● **WHAT THIS EXERCISE ASKS**
1 – From the lathe thread, extract word for word the passage that begins at the words "www.hobby-machinist.com" and stops after "rock_breaker (Dec 7, 2021)".
2 – Answer these from the lathe thread:
(a) Which lathe does the opening post call ancient and worn out?
(b) How thick would the two arms of the planned mounting brackets be?
(c) Which lathe are those brackets meant to fit?

● **QUOTED TEXT**
Criticism of what I describe here is WELCOME!!! Please, lets dissect this, tear it apart, and make it better.   The good news is: I think I am getting control of diameters, +/- 0.0001" (tenths), on my ancient, worn out Atlas 10F lathe.  I also learned something very important about manual lathes...




					www.hobby-machinist.com
				




This thread seems to disagree with your math. But it could be that I'm misusing a word that changes the whole meaning of my statements. Curious.


----------



## rock_breaker (Dec 7, 2021)

Hello Keven T. The mounting brackets I would (will sometime) make would be for a 4way tool holder to fit my Enco 13x40 lathe. It would have three pieces, the base to be clamped in the  4way , two 1/2" thick arms perpendicular to the lathe ways and having 1.250" holes bored. The 1.250" holes would be made to clamp the 1.250" boring bar. Different size holes would require different size arms or possibly split bushings. Clear as mud, right". Will try to  make a sketch.

From your picture I think my clausing is near the same size, really a bit small for a 1.250" boring bar unless it was made to replace the compound rest. Probably not a good way to cut threads.   
Have a good day
Ray


----------



## Kevin T (Dec 7, 2021)

rock_breaker said:


> Hello Keven T. The mounting brackets I would (will sometime) make would be for a 4way tool holder to fit my Enco 13x40 lathe. It would have three pieces, the base to be clamped in the  4way , two 1/2" thick arms perpendicular to the lathe ways and having 1.250" holes bored. The 1.250" holes would be made to clamp the 1.250" boring bar. Different size holes would require different size arms or possibly split bushings. Clear as mud, right". Will try to  make a sketch.
> 
> From your picture I think my clausing is near the same size, really a bit small for a 1.250" boring bar unless it was made to replace the compound rest. Probably not a good way to cut threads.

● **LISTED RECORDS**
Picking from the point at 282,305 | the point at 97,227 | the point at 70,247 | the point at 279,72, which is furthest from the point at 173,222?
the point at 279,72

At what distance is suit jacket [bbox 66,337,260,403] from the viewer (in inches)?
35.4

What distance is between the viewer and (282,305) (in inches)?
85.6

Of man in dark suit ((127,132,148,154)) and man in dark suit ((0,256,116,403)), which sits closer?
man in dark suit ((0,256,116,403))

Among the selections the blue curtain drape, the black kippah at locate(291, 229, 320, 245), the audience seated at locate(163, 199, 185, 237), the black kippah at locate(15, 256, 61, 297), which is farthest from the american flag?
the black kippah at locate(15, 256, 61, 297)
...
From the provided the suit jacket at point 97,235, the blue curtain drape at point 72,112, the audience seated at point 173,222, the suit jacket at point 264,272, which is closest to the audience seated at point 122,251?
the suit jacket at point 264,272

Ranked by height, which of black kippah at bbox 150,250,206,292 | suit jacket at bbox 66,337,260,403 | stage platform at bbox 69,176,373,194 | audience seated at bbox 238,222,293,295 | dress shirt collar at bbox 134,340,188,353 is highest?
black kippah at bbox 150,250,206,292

● **THE ANSWERS**
1 –
www.hobby-machinist.com
				




This thread seems to disagree with your math. But it could be that I'm misusing a word that changes the whole meaning of my statements. Curious.


----------



## rock_breaker (Dec 7, 2021)

2 –
(a) An Atlas 10F lathe
(b) 1/2"
(c) An Enco 13x40 lathe